Wayne and Bernice Chesley
Wayne Chesley, who, like Sandy MacKay, is a member of the Rotary Club of Medicine Hat, has been a Rotarian since 1998. He served as club president in 2008-09 and is involved with the annual Medicine Hat Rotary Music Festival, which the club has sponsored for more than 50 years. He and his wife, Bernie, also traveled to India to take part in the dedication ceremony for the integrated village development grant project.

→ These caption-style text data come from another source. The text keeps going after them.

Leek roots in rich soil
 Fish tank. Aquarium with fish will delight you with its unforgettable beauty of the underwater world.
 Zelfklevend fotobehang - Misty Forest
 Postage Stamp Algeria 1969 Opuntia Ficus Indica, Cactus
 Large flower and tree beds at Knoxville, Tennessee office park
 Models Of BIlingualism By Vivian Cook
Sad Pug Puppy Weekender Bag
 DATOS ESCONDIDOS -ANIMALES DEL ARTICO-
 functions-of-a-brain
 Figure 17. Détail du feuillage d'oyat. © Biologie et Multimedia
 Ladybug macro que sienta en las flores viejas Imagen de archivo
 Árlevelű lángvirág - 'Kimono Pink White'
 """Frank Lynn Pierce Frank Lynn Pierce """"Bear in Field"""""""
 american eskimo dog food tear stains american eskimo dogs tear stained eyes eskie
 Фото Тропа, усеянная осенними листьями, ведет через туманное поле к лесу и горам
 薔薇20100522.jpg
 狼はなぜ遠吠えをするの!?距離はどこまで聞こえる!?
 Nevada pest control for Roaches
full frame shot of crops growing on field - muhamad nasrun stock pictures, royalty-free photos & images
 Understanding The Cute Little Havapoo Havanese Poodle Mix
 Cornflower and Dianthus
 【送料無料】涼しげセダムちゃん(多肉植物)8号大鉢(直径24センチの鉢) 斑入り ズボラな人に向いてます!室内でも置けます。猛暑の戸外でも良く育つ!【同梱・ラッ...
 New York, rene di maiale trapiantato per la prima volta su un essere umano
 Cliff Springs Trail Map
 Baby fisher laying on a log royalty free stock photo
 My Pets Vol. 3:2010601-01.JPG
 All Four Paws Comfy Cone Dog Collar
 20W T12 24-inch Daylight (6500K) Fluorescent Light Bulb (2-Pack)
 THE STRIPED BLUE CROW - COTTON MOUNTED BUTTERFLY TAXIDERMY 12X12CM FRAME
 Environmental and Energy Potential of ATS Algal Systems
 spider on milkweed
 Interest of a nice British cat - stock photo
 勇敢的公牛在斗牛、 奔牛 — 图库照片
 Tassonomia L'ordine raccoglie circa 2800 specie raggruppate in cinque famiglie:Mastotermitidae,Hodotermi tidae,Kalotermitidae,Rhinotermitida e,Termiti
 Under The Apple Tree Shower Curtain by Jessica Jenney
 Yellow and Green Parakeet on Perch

“A defining moment for me and my wife, Bernie, was when PDG Sandy MacKay invited us to . . . travel to Calcutta [for the dedication],” Wayne said. “This was our first experience with abject poverty, and it was overwhelming. The fact that the Foundation invested more than US$300,000 in this project convinced Bernie and me that the Foundation was the place that we should put our donations.”
Laverna, who passed away in 2011, admired the Foundation’s work in basic education and literacy and supported it through the Laverna Dollimore Fund.
Laverna spent most of her career as an executive assistant in Canada’s diplomatic corps, working in various embassies around the world. She served in the Women’s Royal Canadian Naval Service during World War II, returning to civilian secretarial work briefly after the war, then joining Canada’s Department of External Affairs in 1956. Her posts included Canadian embassies in Cairo, Warsaw, Poland, Kuala Lumpur, Malaysia, Leopoldville, Belgian Congo (present-day Kinshasa, Congo), the Soviet Union (now Russia), Laos, and Cambodia. She was awarded the Canadian Peacekeeping Service Medal.
She was assigned to the Canadian Embassy in Tehran, Iran, in 1977 and played a role in supporting six Americans who had evaded the 1979 hostage-taking at the U.S. Embassy in Tehran. While they were in hiding, she worked tirelessly to make them as comfortable as possible. She was awarded the Order of Canada for her role in their eventual rescue. Her last post was Addis Ababa, Ethiopia. She retired to Brighton, Ontario, in 1983.
Five couples from Taiwan were inducted into the society on 26 October. A story and photos about Taiwan Day will be posted to the website as soon as it becomes available.